Compensatory cell proliferation and growth in the rat heart after postnatal hypothyroidism.

作者信息

Moussavi R, Meisami E, Timiras P S

出版信息

Am J Physiol. 1985 Mar;248(3 Pt 1):E381-7. doi: 10.1152/ajpendo.1985.248.3.E381.

DOI:10.1152/ajpendo.1985.248.3.E381
PMID:2579576
Abstract

Measurement of total DNA, RNA, and protein as well as weight of the heart in male rats at 10, 25, 50, and 90 postnatal days revealed that hypothyroidism, as induced by administration from birth of the goitrogen propylthiouracil (PTU), results in highly significant reductions in cardiac cell proliferation and cell growth. These inhibitory effects on hyperplastic and hypertrophic growths were less drastic during the suckling period than during the postweaning period. In the latter period, heart growth of the hypothyroid animals was found to remain at a standstill with regard to all the parameters measured.

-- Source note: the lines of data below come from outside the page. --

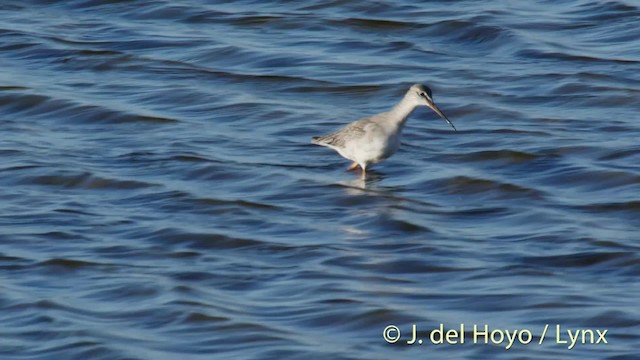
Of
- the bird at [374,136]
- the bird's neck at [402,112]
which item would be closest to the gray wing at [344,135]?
the bird at [374,136]

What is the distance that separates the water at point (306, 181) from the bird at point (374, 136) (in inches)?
8.2

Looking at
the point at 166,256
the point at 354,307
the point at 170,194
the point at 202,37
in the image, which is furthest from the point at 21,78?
the point at 354,307

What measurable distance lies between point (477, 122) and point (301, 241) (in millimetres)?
3469

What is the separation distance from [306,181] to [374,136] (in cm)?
58

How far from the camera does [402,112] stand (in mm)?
12000

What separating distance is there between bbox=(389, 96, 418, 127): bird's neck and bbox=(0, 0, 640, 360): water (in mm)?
383

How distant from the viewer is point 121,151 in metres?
12.5

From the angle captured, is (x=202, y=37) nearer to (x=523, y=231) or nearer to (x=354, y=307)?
(x=523, y=231)

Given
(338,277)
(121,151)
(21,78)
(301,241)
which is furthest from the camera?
(21,78)

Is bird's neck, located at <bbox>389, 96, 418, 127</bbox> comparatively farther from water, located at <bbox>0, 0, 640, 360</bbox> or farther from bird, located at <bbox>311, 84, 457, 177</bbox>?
water, located at <bbox>0, 0, 640, 360</bbox>

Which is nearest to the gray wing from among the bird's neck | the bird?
the bird

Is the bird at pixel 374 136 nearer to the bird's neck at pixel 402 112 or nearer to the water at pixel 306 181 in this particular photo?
the bird's neck at pixel 402 112

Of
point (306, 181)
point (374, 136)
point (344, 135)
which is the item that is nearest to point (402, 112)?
point (374, 136)

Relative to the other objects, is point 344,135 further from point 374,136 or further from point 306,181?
point 306,181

When, after 25 days of hypothyroidism, PTU treatment was discontinued, the retarded heart showed marked signs of rehabilitation and compensatory development. Indeed, by day 90, total DNA content had essentially compensated for its deficit but total RNA, protein content, and weight, though showing marked compensatory surges (from 80-90% deficit to 20-30%), were not yet fully compensated. The results clearly indicate that the growing heart has a marked ability to be rehabilitated from severe hypothyroid retardation, showing within 2 mo full compensation of cell number and nearly complete compensation of cell growth. It is suggested that rehabilitation of the heart is brought about by physiological restoration not only of the thyroid hormones but also of growth hormone and possibly other thyroid-dependent growth factors.

摘要

对出生后10天、25天、50天和90天的雄性大鼠的心脏总DNA、RNA和蛋白质以及心脏重量进行测量,结果显示,自出生起给予甲状腺肿原丙硫氧嘧啶(PTU)所诱发的甲状腺功能减退症,会导致心脏细胞增殖和细胞生长显著减少。与断奶后期相比,哺乳期对增生性和肥大性生长的这些抑制作用不那么剧烈。在断奶后期,发现甲状腺功能减退动物的心脏生长在所有测量参数方面都停滞不前。甲状腺功能减退25天后停止PTU治疗时,发育迟缓的心脏显示出明显的恢复和代偿性发育迹象。事实上,到90天时,总DNA含量基本弥补了其不足,但总RNA、蛋白质含量和重量虽然显示出明显的代偿性激增(从80 - 90%的不足到20 - 30%),但尚未完全得到补偿。结果清楚地表明,正在生长的心脏具有从严重甲状腺功能减退性发育迟缓中恢复的显著能力,在2个月内显示出细胞数量的完全补偿和细胞生长的几乎完全补偿。有人提出,心脏的恢复不仅是通过甲状腺激素的生理恢复,而且还通过生长激素以及可能其他甲状腺依赖性生长因子的生理恢复来实现的。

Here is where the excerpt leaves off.